Arizona’s job market is booming.
Since July 2018 Arizona has added 78,200 nonfarm jobs, a 2.8 percent uptick. The majority of those were in Education and Health Services, but are those actually the most in-demand jobs in the state?
CareerBuilder, an online employer website, examined the U.S. Bureau of Labor Statistics data to find the most popular and highest-paid job for each state. The company found that 40 out of 50 states named a health care profession or a software developer as the highest-paying, most in-demand job in its state.
In Arizona, the highest-paid, most popular job is a “Nurse Practitioner.”
A nurse practitioner can also be known as an advanced practice registered nurse and is allowed to take patient histories, perform physical exams, order labs, analyze lab results, prescribe medicines, authorize treatments and educate families and patients on the care needed.
According to CNBC, the average salary for a nurse practitioner in Arizona is $110,750, which is more than the median salary for the job in the United States.
U.S. News & World Report ranked nurse practitioner as the fifth-best health care job and seventh-best job overall.
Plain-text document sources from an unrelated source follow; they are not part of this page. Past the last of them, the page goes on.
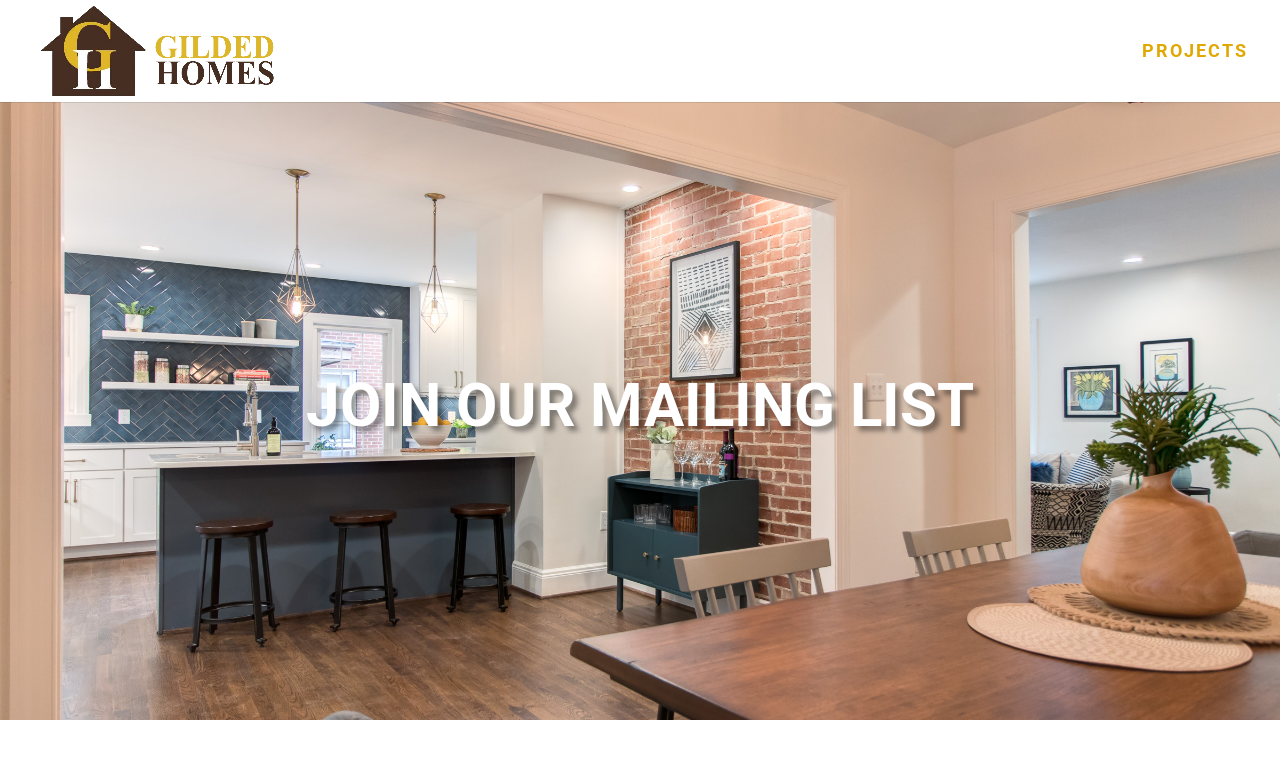

--- FILE ---
content_type: text/css
request_url: https://gildedhomes.com/wp-content/et-cache/445/et-core-unified-deferred-445.min.css?ver=1764952589
body_size: -10
content:
.et_pb_text_0,.et_pb_text_1{font-family:'Roboto',Helvetica,Arial,Lucida,sans-serif;font-weight:500;font-size:16px}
“Nurse practitioners are handsomely paid for their work, with the top 50 percent taking home six-figure salaries. The Bureau of Labor Statistics projects 36.1 percent employment growth for nurse practitioners between 2016 and 2026. In that period, an estimated 56,100 jobs should open up,” U.S. News writes.
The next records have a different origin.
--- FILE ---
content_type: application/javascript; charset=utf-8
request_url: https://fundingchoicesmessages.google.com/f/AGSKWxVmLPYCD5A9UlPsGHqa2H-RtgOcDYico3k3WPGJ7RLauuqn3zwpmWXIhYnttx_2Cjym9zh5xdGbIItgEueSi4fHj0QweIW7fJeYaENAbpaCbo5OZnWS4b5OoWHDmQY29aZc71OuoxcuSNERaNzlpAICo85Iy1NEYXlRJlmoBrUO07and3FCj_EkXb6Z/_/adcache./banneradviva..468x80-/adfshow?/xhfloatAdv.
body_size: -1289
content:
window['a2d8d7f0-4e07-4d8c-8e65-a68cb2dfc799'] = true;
The American Association of Nurse Practitioners (AANP) said the growth of the profession could be connected to the current primary care provider shortage.
“NPs are the providers of choice for millions of patients,” AANP President Joyce Knestrick said in a statement. “Current provider shortages, especially in primary care, are a growing concern, yet the growth of the NP role is addressing that concern head-on. The faith patients have in NP-provided health care is evidenced by the estimated 1.06 billion patient visits made to NPs in 2018.”
According to the AANP, as of January 2019, there were an estimated 270,000 nurse practitioners licensed to practice in the United States, a significant increase from the 248,000 reported in March 2018.
There has also been a 129 percent spike in the number of office visits to nurse practitioners and physician assistants, according to financial information website MarketWatch.
“While NPs on average have practiced for 10 years, over a third (42.2 percent) have been in practice for five years or less,” the AANP reported. “More than 26,000 new NPs completed their academic programs in 2016-2017, a significant jump from the 23,698 graduates in 2015-2016.”
In Arizona, the job has a projected growth of 25 percent through 2023 according to CNBC.